ENTRIES PROVIDED:

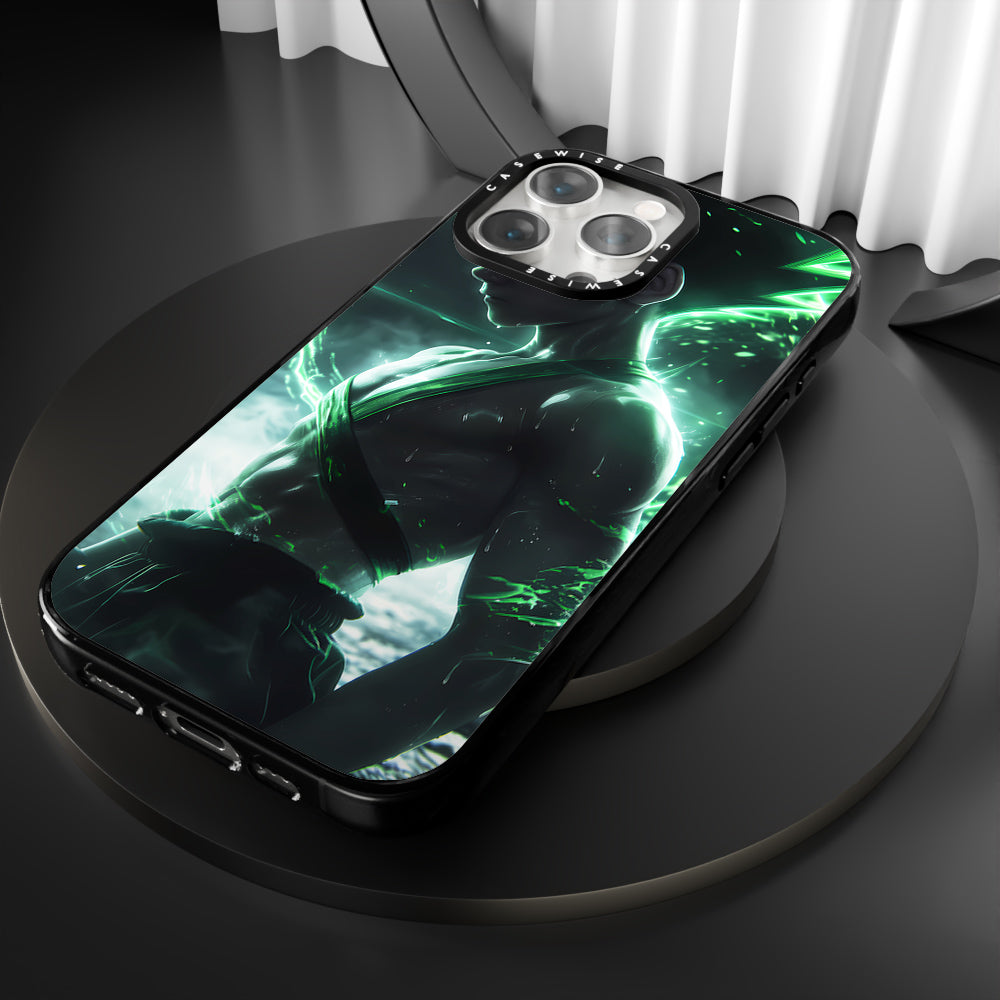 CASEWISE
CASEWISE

==

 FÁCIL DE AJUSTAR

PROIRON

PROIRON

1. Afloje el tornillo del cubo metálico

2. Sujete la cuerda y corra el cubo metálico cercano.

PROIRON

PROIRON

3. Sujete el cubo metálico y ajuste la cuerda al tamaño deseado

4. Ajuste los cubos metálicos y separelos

EXERCISE DESCRIPTION:
Would you print exactly and only the lines of the material above that run from the line with "1. Afloje el tornillo del cubo metálico" through the line with "4. Ajuste los cubos metálicos y separelos", both included?

WRITTEN ANSWER:
1. Afloje el tornillo del cubo metálico

2. Sujete la cuerda y corra el cubo metálico cercano.

PROIRON

PROIRON

3. Sujete el cubo metálico y ajuste la cuerda al tamaño deseado

4. Ajuste los cubos metálicos y separelos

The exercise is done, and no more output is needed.